**Web page caption snippets**.
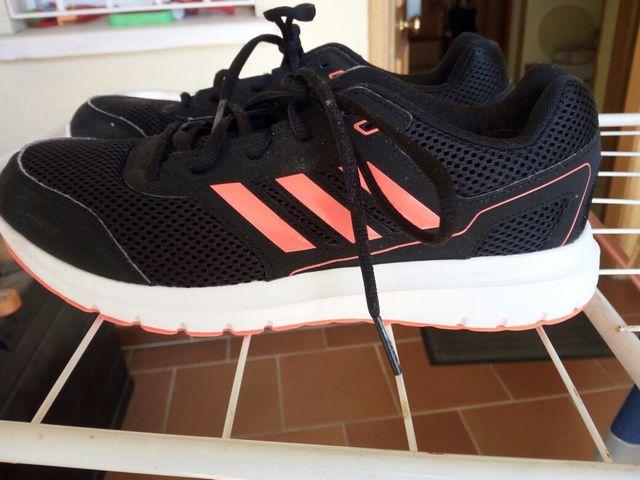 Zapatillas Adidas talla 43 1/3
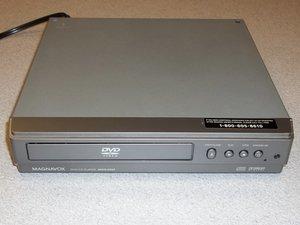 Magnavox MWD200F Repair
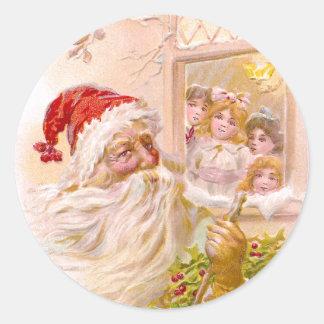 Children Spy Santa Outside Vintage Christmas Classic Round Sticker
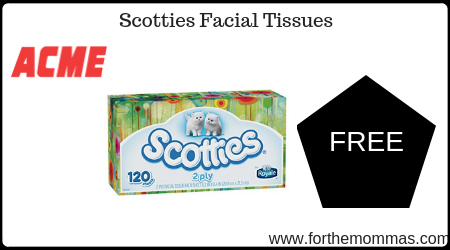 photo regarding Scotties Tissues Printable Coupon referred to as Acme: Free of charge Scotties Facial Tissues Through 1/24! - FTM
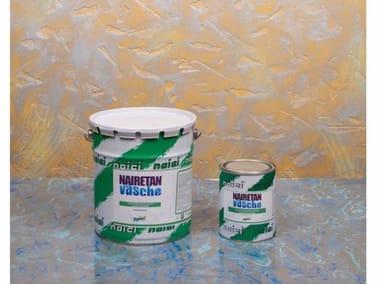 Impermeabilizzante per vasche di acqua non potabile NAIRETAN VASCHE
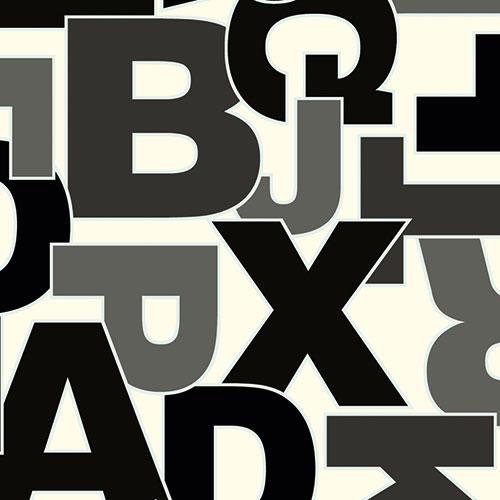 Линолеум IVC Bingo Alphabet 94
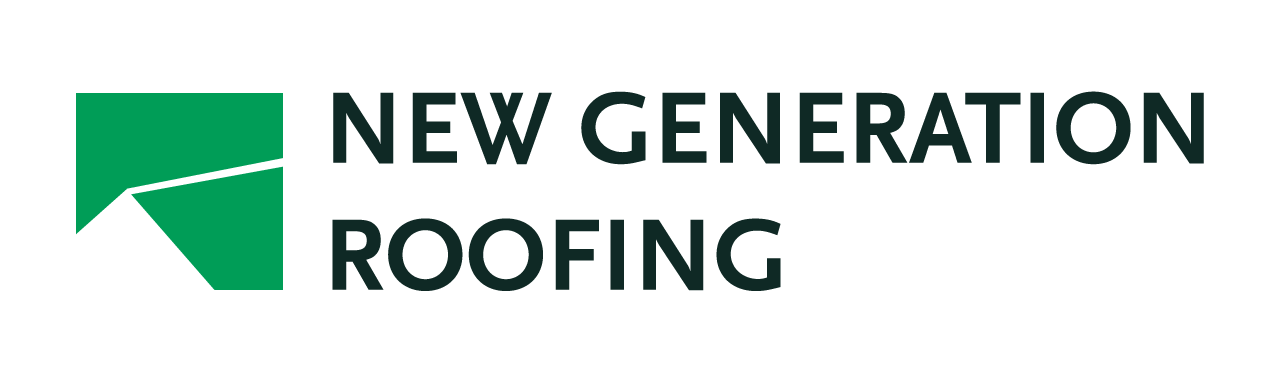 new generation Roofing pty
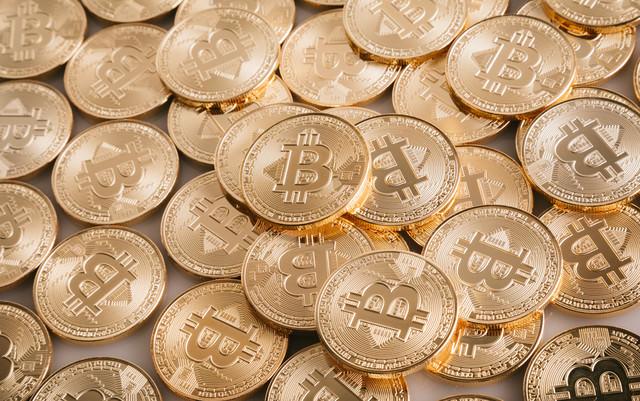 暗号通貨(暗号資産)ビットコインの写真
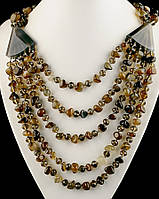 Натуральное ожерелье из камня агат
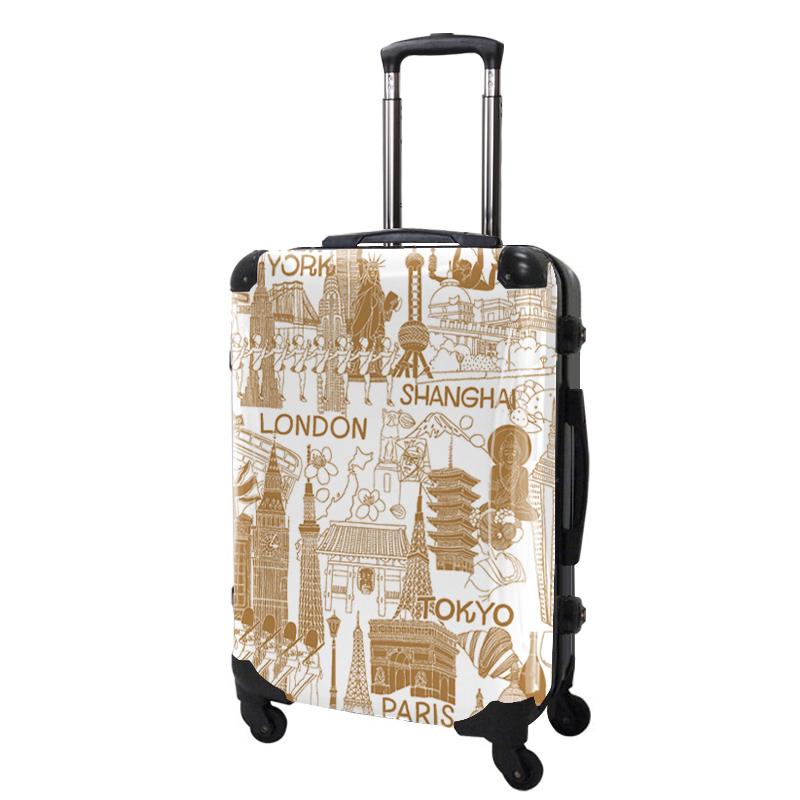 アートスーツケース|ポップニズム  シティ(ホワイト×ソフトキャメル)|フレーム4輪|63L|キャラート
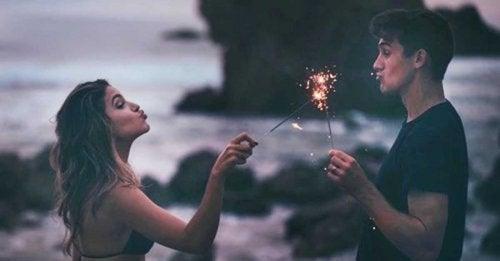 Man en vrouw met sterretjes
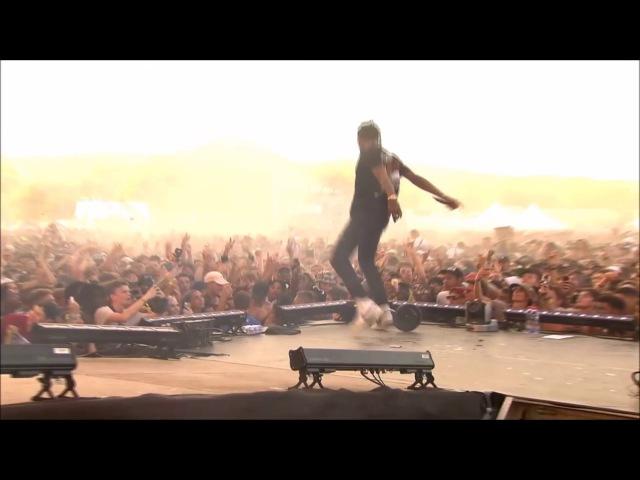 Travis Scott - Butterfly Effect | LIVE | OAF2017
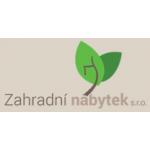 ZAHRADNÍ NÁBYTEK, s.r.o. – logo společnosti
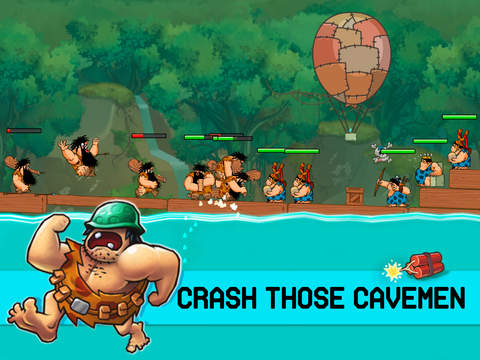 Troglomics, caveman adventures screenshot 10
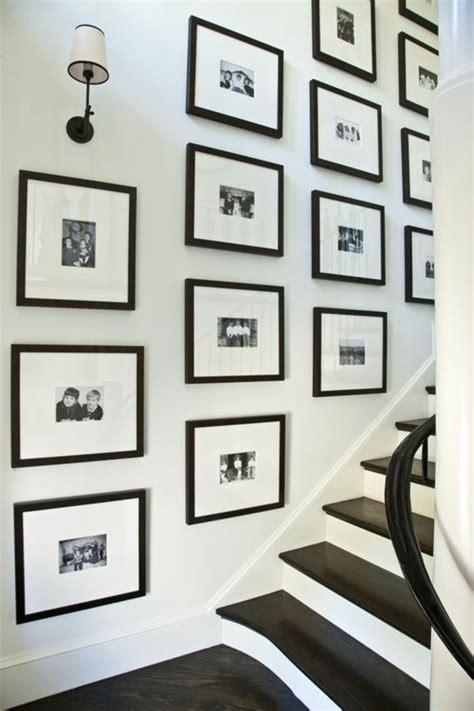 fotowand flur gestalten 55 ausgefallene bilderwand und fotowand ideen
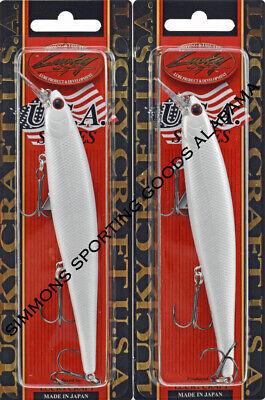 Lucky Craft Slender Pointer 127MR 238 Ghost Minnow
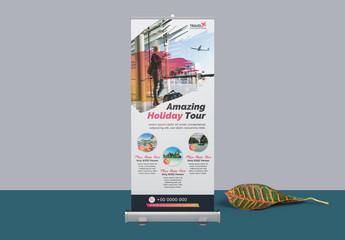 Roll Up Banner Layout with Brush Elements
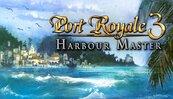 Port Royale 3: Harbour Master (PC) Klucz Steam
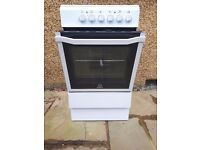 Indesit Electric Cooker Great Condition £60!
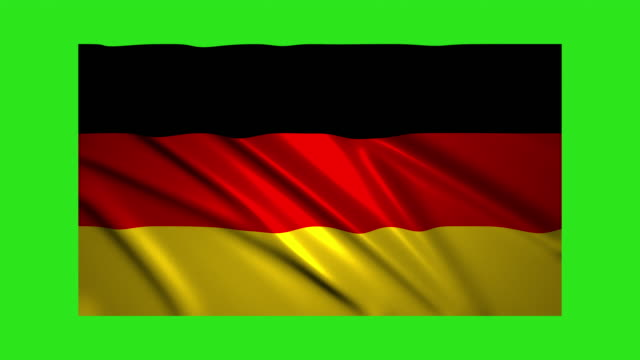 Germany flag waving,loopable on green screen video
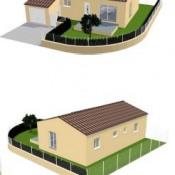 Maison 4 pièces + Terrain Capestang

**The problem**.
Repeat the records exactly, without the pictures.

**Exercise response**.
 Zapatillas Adidas talla 43 1/3
 Magnavox MWD200F Repair
 Children Spy Santa Outside Vintage Christmas Classic Round Sticker
 photo regarding Scotties Tissues Printable Coupon referred to as Acme: Free of charge Scotties Facial Tissues Through 1/24! - FTM
 Impermeabilizzante per vasche di acqua non potabile NAIRETAN VASCHE
 Линолеум IVC Bingo Alphabet 94
 new generation Roofing pty
 暗号通貨(暗号資産)ビットコインの写真
 Натуральное ожерелье из камня агат
 アートスーツケース|ポップニズム  シティ(ホワイト×ソフトキャメル)|フレーム4輪|63L|キャラート
 Man en vrouw met sterretjes
 Travis Scott - Butterfly Effect | LIVE | OAF2017
 ZAHRADNÍ NÁBYTEK, s.r.o. – logo společnosti
 Troglomics, caveman adventures screenshot 10
 fotowand flur gestalten 55 ausgefallene bilderwand und fotowand ideen
 Lucky Craft Slender Pointer 127MR 238 Ghost Minnow
 Roll Up Banner Layout with Brush Elements
 Port Royale 3: Harbour Master (PC) Klucz Steam
 Indesit Electric Cooker Great Condition £60!
 Germany flag waving,loopable on green screen video
 Maison 4 pièces + Terrain Capestang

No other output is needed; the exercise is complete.